See Docs 'HadISDH.marine process diagram'. Observation measurement, climatological, whole number presence and bias adjustment uncertainties are estimated for each observation and then gridded. 5° by 5° gridboxes are centred on -177.5°W and -87.5°S to 177.5°E and 87.5°N. Given the uneven distribution of observations over time and space, sampling uncertainty is estimated for each gridbox month.
For greater detail please see: Willett, K. M., Dunn, R. J. H., Kennedy, J. J. and Berry, D. I.: Development of the HadISDH marine humidity climate monitoring dataset.
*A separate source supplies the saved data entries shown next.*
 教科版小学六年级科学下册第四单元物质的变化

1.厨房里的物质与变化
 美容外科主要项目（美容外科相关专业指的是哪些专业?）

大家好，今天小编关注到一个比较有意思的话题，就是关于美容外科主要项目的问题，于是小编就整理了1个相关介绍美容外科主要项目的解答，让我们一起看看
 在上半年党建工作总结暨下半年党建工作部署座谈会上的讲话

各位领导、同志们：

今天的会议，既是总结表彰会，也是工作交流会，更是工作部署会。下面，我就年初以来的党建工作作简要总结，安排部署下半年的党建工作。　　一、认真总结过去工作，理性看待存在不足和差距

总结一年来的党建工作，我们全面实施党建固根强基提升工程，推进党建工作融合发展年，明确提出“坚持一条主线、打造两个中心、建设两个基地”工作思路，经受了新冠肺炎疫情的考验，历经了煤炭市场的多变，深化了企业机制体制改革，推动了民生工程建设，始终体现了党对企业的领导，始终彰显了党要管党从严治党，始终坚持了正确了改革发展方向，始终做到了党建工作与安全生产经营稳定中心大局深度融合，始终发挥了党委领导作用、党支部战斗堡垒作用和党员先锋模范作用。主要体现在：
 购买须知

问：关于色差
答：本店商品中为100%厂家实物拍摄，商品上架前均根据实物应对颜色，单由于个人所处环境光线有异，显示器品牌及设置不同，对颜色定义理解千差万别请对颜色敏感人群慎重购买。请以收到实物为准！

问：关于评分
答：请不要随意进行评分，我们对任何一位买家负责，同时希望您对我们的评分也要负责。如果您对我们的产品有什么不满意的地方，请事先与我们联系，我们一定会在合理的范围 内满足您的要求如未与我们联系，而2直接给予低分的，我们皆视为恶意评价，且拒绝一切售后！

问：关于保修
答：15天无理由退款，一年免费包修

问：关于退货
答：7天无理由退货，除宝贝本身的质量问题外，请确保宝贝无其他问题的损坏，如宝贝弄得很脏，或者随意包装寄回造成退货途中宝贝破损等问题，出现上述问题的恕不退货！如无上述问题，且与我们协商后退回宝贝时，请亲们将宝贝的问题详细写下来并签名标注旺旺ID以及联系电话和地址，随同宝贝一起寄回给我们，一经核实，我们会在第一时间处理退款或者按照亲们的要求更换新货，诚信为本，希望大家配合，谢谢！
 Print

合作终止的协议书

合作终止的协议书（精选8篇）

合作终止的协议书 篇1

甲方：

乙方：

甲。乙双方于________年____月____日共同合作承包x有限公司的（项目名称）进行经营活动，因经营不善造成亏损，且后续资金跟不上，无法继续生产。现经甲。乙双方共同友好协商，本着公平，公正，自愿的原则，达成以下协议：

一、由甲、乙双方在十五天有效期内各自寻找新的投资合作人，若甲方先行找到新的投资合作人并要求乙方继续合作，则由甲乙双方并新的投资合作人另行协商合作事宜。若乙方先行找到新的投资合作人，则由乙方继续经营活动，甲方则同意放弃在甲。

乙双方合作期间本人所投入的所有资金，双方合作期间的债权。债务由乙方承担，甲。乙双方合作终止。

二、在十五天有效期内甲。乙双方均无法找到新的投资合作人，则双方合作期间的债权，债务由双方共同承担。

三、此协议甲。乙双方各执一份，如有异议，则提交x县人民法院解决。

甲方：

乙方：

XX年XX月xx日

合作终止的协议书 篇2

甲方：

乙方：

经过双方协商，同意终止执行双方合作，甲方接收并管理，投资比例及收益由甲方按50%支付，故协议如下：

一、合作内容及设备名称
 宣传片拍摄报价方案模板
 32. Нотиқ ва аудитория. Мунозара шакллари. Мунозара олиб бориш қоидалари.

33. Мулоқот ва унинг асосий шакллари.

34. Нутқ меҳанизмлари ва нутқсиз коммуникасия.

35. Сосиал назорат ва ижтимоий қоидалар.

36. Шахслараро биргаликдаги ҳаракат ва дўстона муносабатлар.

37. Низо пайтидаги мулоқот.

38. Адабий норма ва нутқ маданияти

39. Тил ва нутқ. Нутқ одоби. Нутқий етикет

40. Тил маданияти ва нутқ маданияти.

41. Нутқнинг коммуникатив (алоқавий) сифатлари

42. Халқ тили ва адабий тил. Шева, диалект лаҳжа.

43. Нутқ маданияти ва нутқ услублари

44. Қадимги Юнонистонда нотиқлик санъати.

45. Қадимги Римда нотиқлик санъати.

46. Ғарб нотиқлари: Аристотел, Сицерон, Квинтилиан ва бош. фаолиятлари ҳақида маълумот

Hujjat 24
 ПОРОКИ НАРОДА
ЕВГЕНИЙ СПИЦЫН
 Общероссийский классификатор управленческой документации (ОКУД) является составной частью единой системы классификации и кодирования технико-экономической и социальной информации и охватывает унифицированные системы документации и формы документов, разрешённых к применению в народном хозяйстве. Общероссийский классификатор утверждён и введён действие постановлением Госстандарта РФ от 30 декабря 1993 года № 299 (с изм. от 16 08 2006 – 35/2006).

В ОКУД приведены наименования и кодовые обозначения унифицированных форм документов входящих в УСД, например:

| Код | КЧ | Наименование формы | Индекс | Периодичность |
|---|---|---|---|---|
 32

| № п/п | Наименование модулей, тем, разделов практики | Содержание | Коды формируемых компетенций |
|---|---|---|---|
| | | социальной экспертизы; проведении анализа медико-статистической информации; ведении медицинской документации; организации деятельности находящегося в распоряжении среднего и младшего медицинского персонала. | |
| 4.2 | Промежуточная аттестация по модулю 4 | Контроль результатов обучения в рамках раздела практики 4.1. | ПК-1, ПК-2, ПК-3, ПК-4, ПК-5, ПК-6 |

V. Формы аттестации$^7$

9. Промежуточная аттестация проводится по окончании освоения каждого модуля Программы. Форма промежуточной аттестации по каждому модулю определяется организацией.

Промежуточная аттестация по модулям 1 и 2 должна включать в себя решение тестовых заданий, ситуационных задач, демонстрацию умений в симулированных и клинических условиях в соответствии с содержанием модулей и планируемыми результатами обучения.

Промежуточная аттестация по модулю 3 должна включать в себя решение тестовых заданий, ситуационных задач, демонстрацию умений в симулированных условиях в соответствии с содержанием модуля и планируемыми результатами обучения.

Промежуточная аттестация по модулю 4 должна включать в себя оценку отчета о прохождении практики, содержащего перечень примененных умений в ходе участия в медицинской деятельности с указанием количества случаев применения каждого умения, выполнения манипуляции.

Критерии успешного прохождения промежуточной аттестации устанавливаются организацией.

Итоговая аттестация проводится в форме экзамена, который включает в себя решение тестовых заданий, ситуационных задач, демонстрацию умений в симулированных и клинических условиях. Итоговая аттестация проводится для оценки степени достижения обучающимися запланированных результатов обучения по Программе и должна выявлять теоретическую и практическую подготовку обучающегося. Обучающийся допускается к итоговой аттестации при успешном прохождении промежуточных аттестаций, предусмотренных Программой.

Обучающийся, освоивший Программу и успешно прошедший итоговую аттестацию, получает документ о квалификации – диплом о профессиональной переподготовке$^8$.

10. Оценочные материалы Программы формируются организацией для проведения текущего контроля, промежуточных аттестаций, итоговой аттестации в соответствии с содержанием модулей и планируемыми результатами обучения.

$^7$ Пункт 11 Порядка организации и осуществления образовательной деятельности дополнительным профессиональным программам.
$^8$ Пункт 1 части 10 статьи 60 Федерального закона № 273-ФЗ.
Earth System Sciences Data, in review, doi:XX.XXXX/essd-XX-XXXX-2020, 2020.
Docs contains links to this publication.
HadISDH.land utilises simultaneous subdaily temperature and dew point temperature data from over 3000 quality controlled HadISD stations that have sufficiently long records. All humidity variables are calculated at hourly resolution and monthly means are created. Monthly means are homogenised to detect and adjust for features within the data that do not appear to be of climate origin. While unlikely to be perfect, this process does help remove large errors from the data an improve robustness of long-term climate monitoring. The NCEI's Pairwise Homogenisation Algorithm has been used directly on DPD and T. An indirect PHA method (ID PHA) is used whereby changepoints detected in DPD and T are used to make adjustments to q, e, Tw and RH. Changepoints from DPD are also applied to T. Td is derived from homogenised T and DPD.
See Docs 'HadISDH.land process diagram'. Station measurement, climatological and homogeneity adjustment uncertainties are estimated for each month. Climatological averages are calculated over 1981-2010 and monthly mean climate anomalies obtained. These anomalies (in addition to climatological mean and standard deviation, actual values and uncertainty components) are then averaged over 5° by 5° gridboxes centred on -177.5°W and -87.5°S to 177.5°E and 87.5°N. Given the uneven distribution of stations over time and space, sampling uncertainty is estimated for each gridbox month.
For greater detail please see: Willett, K. M., Dunn, R. J. H., Thorne, P. W., Bell, S., de Podesta, M., Parker, D. E., Jones, P. D., and Williams Jr., C. N.: HadISDH land surface multi-variable humidity and temperature record for climate monitoring, Clim. Past, 10, 1983-2006, doi:10.5194/cp-10-1983-2014, 2014.
Willett, K. M., Williams Jr., C. N., Dunn, R. J. H., Thorne, P. W., Bell, S., de Podesta, M., Jones, P. D., and Parker D. E., 2013: HadISDH: An updated land surface specific humidity product for climate monitoring. Climate of the Past, 9, 657-677, doi:10.5194/cp-9-657-2013.
Docs contains links to both these publications.